Por fim, depois de uma inusitada caminha por uma Galerie du Bord-de-l"Eau, em que se sucedem as obras dos grandes mestres da pintura italiana, totalmente vazia, chegamos ao Busto de Augusto. O primeiro imperador romano surge com o drapeado da sua toga e a coroa de folhas de carvalho. Bem à sua frente, o relógio que inspirou. De novo, além da obra que reproduz, tudo neste relógio Métiers d'Art é também... uma obra de arte. O centro do mostrador é esmaltado em azul e o contorno é decorado com um micromosaico em pedra. Este é o famoso mosaico do século IV descoberto em Lod, Israel. Para o reproduzir utilizaram-se 660 pedras. E não falta a inscrição em latim: uma dedicatória ao Génio (protetor divino) da cidade de Russicada, a atual Skikda, na Argélia.

Parceria com História

Estabelecida em 2019, a parceria entre o Louvre e a Vacheron Constantin tem aqui a sua última concretização, mas já passou por vários momentos. "Era quase inerente que as duas casas se encontrassem e selassem esta parceria. Em 2019 promovemos os dois mundos, os dois universos cruzados, através de uma série de pequenos vídeos que deram a conhecer o paralelo dos artesanato. Foi a primeira milestone. Depois tivemos oportunidade de organizar um leilão para o meio educativo. Usámos a nossa notoriedade e tivemos a sorte de poder dar a um cliente a oportunidade de licitar e escolher um relógio com a obra de arte que quisesse, que irá receber no final deste ano", explica Sandrine Donguy. E quando queremos saber qual foi a obra escolhida, a diretora para o Marketing de Produtos e Inovação da Vacheron Constantin esclarece: "Escolheu a Lutte pour l"Étendard de Rubens".

Mas voltando a esta série Métiers d'Art em que só foram feitos cinco exemplares de cada relógio inspirado em cada uma das quatro obras de arte do Louvre, a escolha destas foi mais fácil do que possa parecer.

"Porquê estas civilizações? Porque na história da humanidade, estas civilizações da Antiguidade, cada uma delas, trouxeram algo mais para o Homem. Seja na filosofia, na arquitetura, na criação da demografia, na técnica e conhecimentos de arte. Cada uma, na sua época, permitiu à Humanidade avançar nas áreas da ciência, da arte e da cultura. Por isso foi bastante óbvio que nos associássemos ao Louvre e prestássemos homenagem através de quatro obras de arte principais a estas quatro civilizações. Mas não são só estas quatro. Por trás delas, no trabalho de detalhe há outros elementos decorativos da civilização. São quatro civilizações muito conhecidas da humanidade e que falam para o público", explica Sandrine Donguy, sentada a uma das mesas baixas junto ao bar do Hotel Crillon cujas janelas oferecem uma vista privilegiada sobre a movimentada Place de la Concorde.

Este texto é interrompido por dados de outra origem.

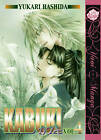 Kabuki: Volume 4: Green (Yaoi) by Yukari Hashida (Paperback, 2012)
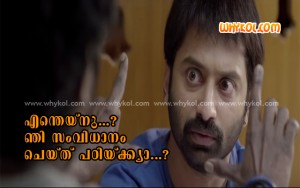 Latest hit Movie dialogues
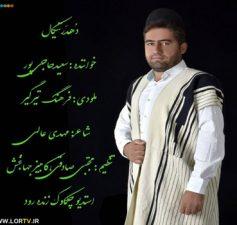 دانلود آهنگ لری بختیاری دهدر تی کال سعید حاجی پور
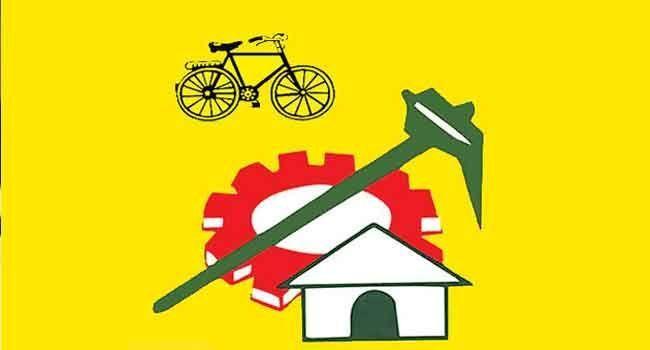 Before AP 2019 elections results, TDP to conduct Mahanadu in Telangana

E acrescenta enquanto sorve um gole de chá: "Mesmo se estamos a falar de produtos de exceção, é preciso que o nosso savoir-faire possa falar para um grande número de clientes. Para fazer sonhar."

E o que é que podemos esperar da colaboração entre duas casas cuja história remonta ao século XVIII? Sandrine Donguy garante que, de momento, nada está fixado, mas não exclui que a Vacheron Constantin e o Louvre continuem a trabalhar juntos. Fazer uma nova série Métiers d'Art inspirada noutras civilizações e obras de arte é que lhe parece menos provável. "Continuarmos com novas séries pode ser difícil porque quando já percorremos um caminho, queremos sempre fazer melhor. Agora procuramos explorar outros universos. Através de produtos, mas não necessariamente na expressão de civilizações antigas", vai explicando. Claro que "o Louvre é um território cultural imenso no qual podemos encontrar outras ideias. É nisso que estamos a trabalhar. Não digo que não, nem que sim."

Inovação vs tradição

Numa marca como a Vacheron Constantin, a mais antiga relojoeira do mundo em laboração contínua, encontrar o equilíbrio certo entre inovação e tradição é um desafio. Sandrine Donguy que o diga.

"O nosso trabalho enquanto contribuintes para perpetuar a herança da casa é encontrar o tom certo para fazer viver a tradição através de um património histórico, produtos icónicos, com um design reconhecível. Mas encontrar o toque inovador. E não tem de ser em torno do produto. Pode ser na experiência na boutique", afirma.

E aproveita para contar como na Vacheron Constantin foram "os primeiros a introduzir a blockchain, com o certificado de autenticidade digital, que desde o início do ano vem com todos os nossos relógios". "Claro que a base do nosso trabalho é a alta relojoaria e vamos inovar. Mas podemos inovar à volta também", diz.

A diretora de Inovação não perde a oportunidade para explicar o que a palavra significa para a marca para a qual trabalha desde 2018. "A inovação para nós divide-se em quatro blocos: inovação do produto - a procura de novos calibres e o combinar de novas complicações; os novos materiais, materiais preciosos e toda a dimensão da sustentabilidade, que hoje preocupa os nosso clientes, sobretudo os mais jovens; a inovação no packaging dos produtos; e os métiers d'art", avança.

Filial do grupo Richemont, também ele suíço, desde 1996, a Vacheron Constantin emprega cerca de 1200 pessoas, a maior parte nas fábricas situadas no cantão de Genebra e no vale do Joux. Os seus relógios já adornaram os pulsos de muitos famosos dos mais variados quadrantes - da Rainha Isabel II ao Papa Pio XI, de Napoleão Bonaparte a Marlon Brando e de John D. Rockefeller a Harry Truman.

"A maior parte dos nossos clientes dá muita importância à exigência, à excelência do que trazemos. Controlamos ao mesmo tempo o alto artesanato e a alta manufatura. Mas sempre com o twist certo, mantendo-nos modernos e dando resposta ao que o cliente procura", garante Sandrine Donguy.

Quanto ao futuro, a diretora de Marketing de Produto e Inovação levanta uma pontinha do véu. Depois de, em 2015, a Vacheron Constantin ter feito história com o 57260, o relógio de bolso mais complicado do mundo - são 57 complicações -, a marca está agora a trabalhar numa versão de pulso. "O 57260 foi um belo achievement para a casa. Mas era uma peça grande em termos de dimensão. O desafio agora é criar um relógio muito complexo, com uma combinação de funções, mas de pulso.". Os clientes aguardam.